7-Eleven owner will split into two to fend off $61.5 billion takeover bid

TOKYO – 7-Eleven owner Seven & i Holdings is embarking on its biggest-ever overhaul, betting that a bold breakup will help fend off an unsolicited takeover proposal from a smaller rival.

“We are going to speed up our transformation,” chief executive officer Ryuichi Isaka said in his first remarks since a buyout approach from Canada’s Alimentation Couche-Tard became public in August.

Seeking to restore profitability and focus more on convenience stores, Mr Isaka laid out a major revamp: “This plan is designed to bring out our strengths and achieve greater growth.”

Seven & i essentially unveiled a plan to split in two: One business would be focused on 7-Eleven, convenience stores and petrol stations, and the other would be a collection of 31 less profitable retail operations that might bring in strategic partners and eventually be listed separately.

The big question is if the move will be enough to win over any investors warming to Couche-Tard’s approach.

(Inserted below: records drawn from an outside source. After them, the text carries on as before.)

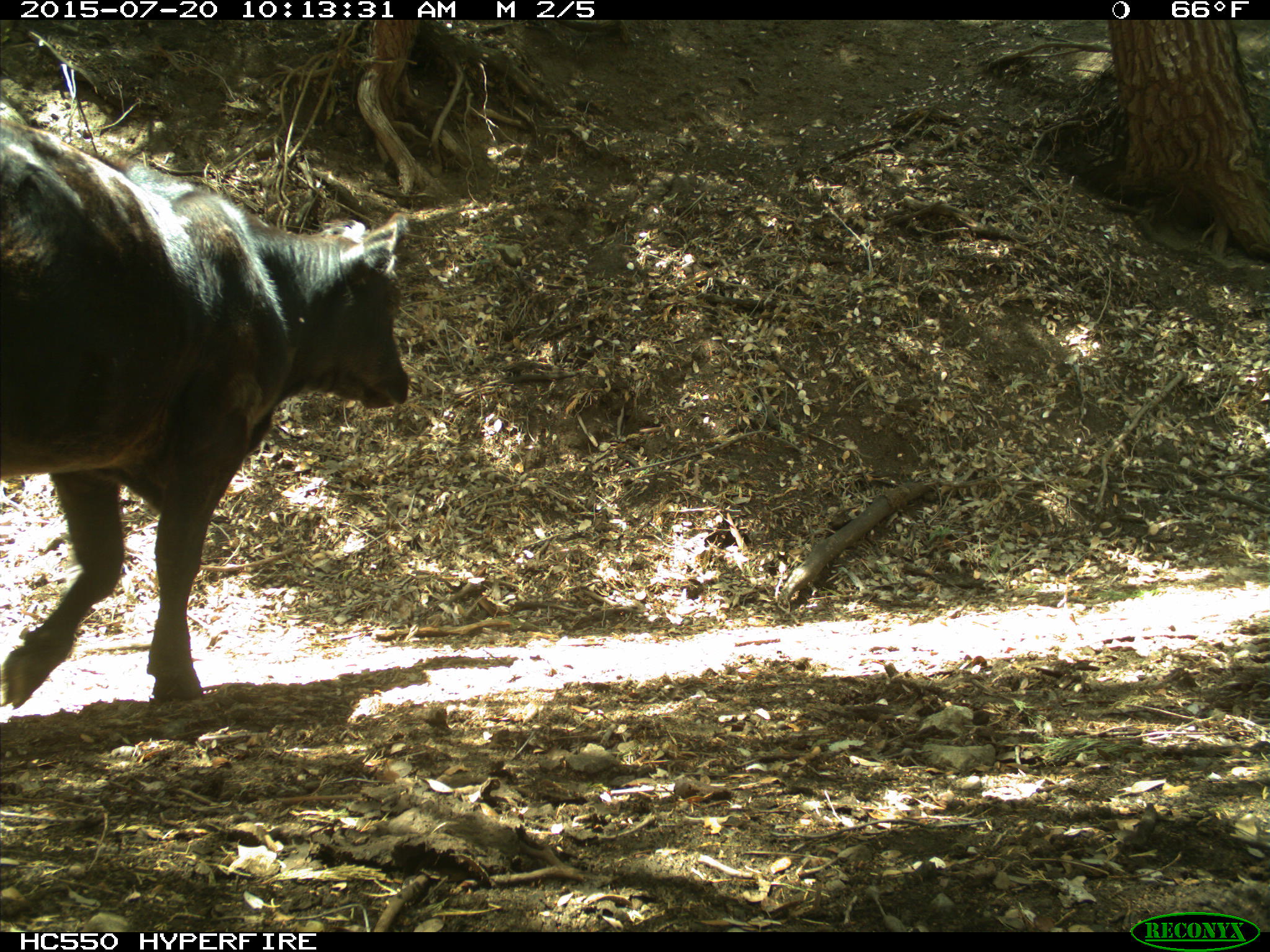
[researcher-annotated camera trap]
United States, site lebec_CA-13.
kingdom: Animalia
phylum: Chordata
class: Mammalia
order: Artiodactyla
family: Bovidae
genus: Bos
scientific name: Bos taurus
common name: domestic cow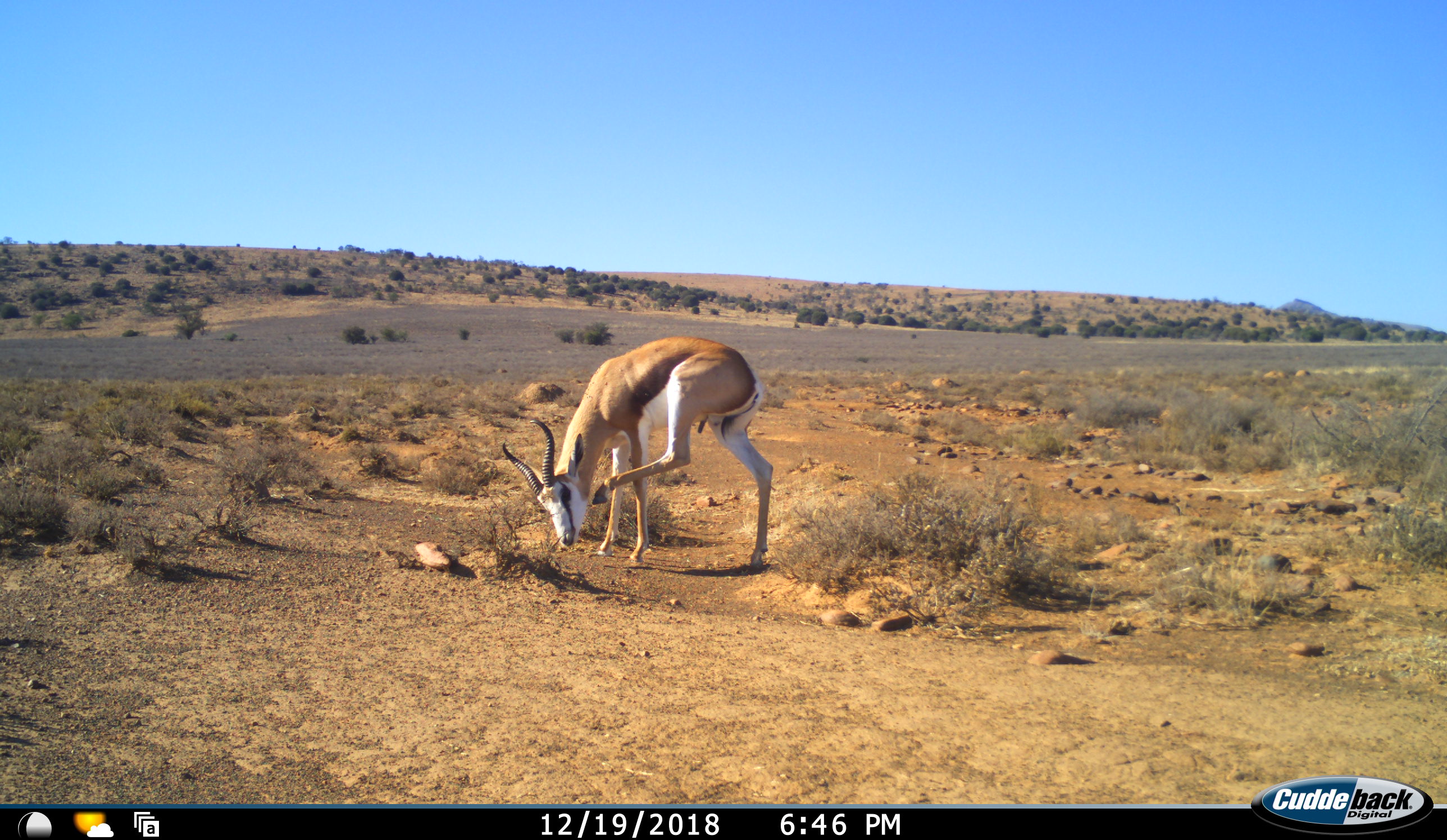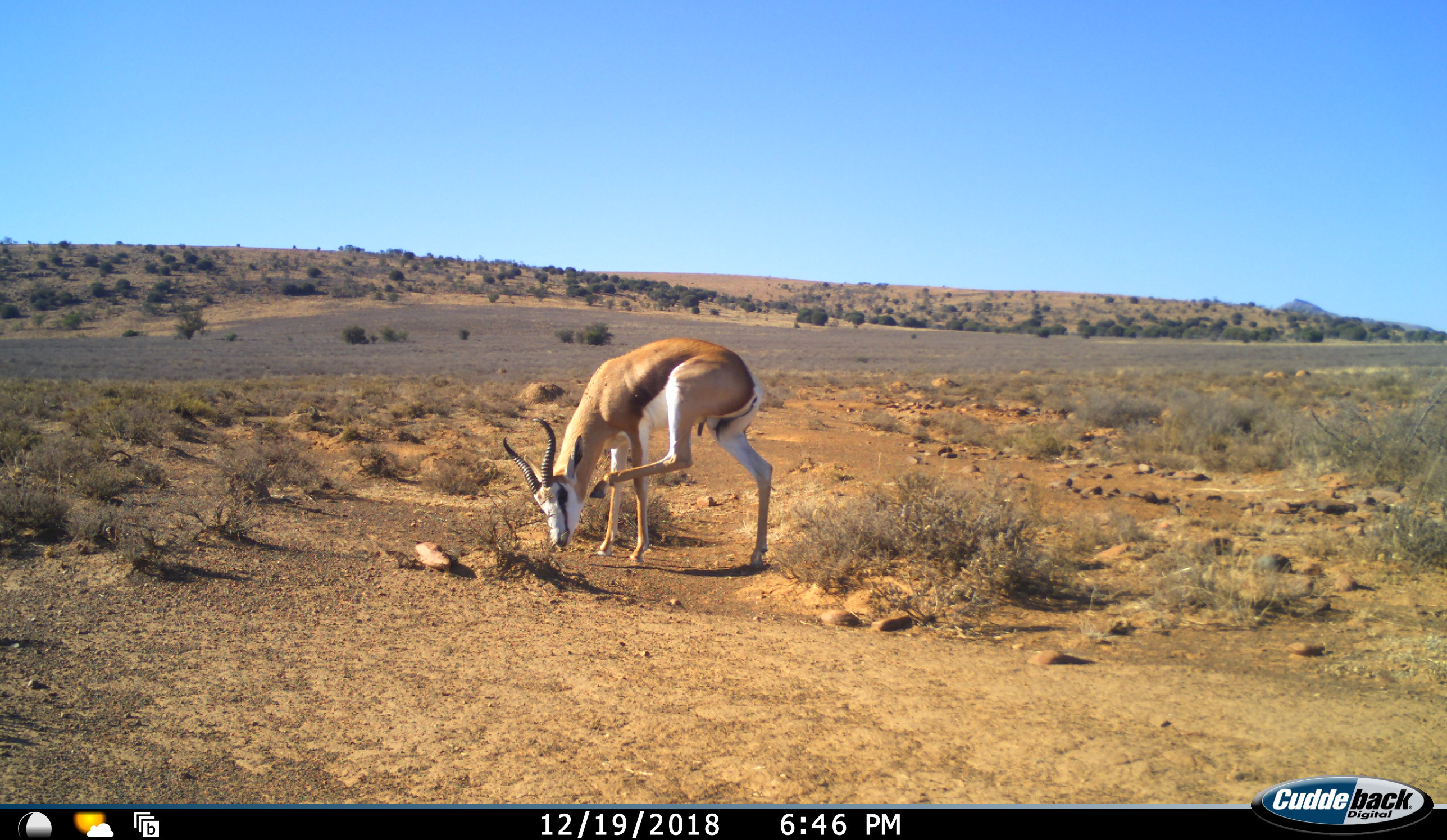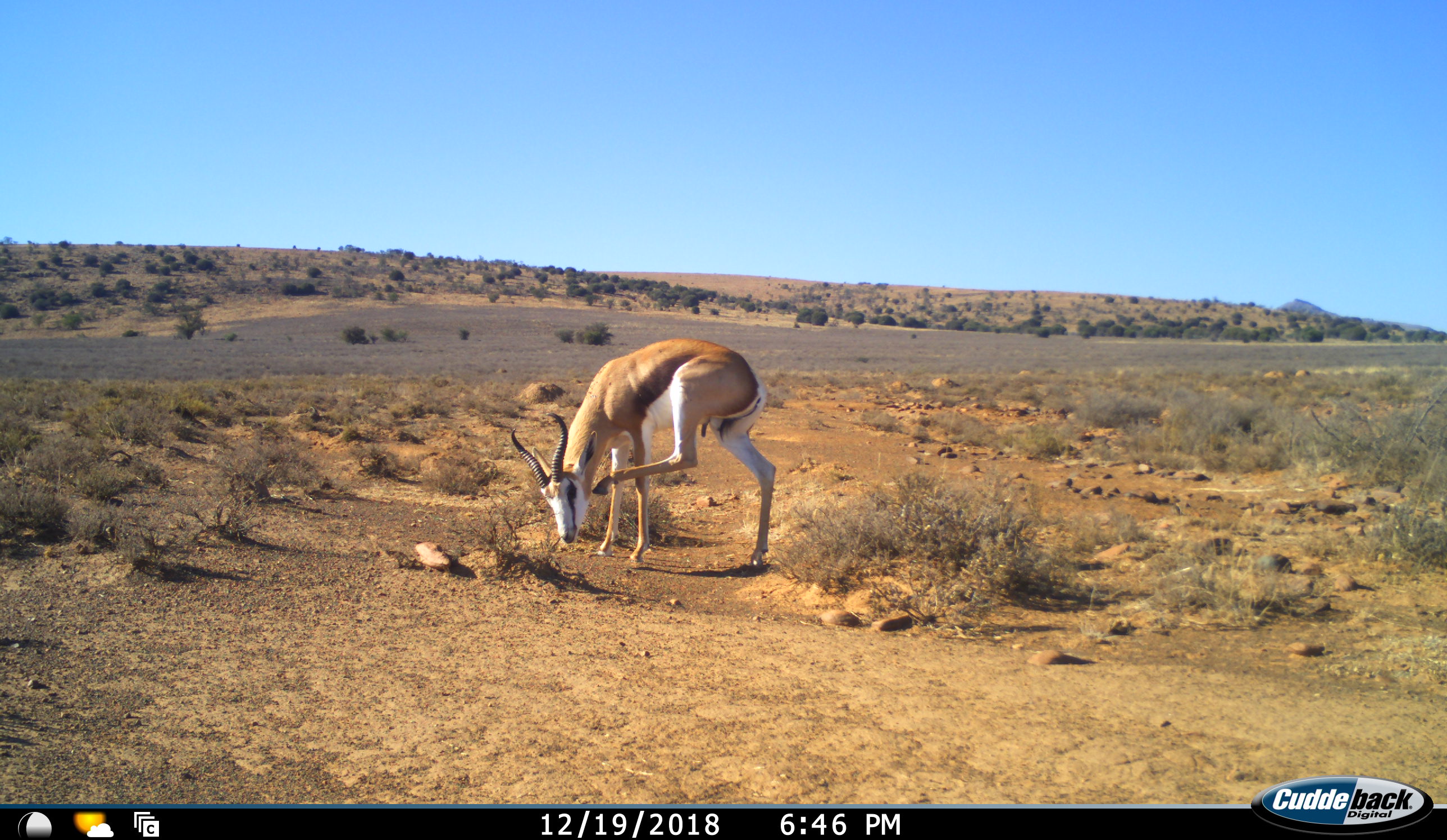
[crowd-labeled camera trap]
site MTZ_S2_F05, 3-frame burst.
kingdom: Animalia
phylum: Chordata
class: Mammalia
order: Artiodactyla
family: Bovidae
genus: Antidorcas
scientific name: Antidorcas marsupialis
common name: springbok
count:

The potentially problematic backdrop to potential deal negotiations is that Seven & i’s core convenience store business is weakening, and it’s unclear if the retailer, which will also rename itself 7-Eleven – has a plan to address that.

The operating profit outlook for the 12 months to the end of February was cut to 403 billion yen (S$3.5 billion) on weaker convenience-store sales, falling short of a prior forecast for 545 billion yen and analysts’ average projection of 524 billion yen. Inflation is hitting spending among mid- and low-income shoppers, especially in the United States, the company said.

Mr Isaka said Seven & i will keep a minority stake in the retail business that will be split off and called York Holdings. An investor relations day is being planned for Oct 24 to provide more details on the initiative.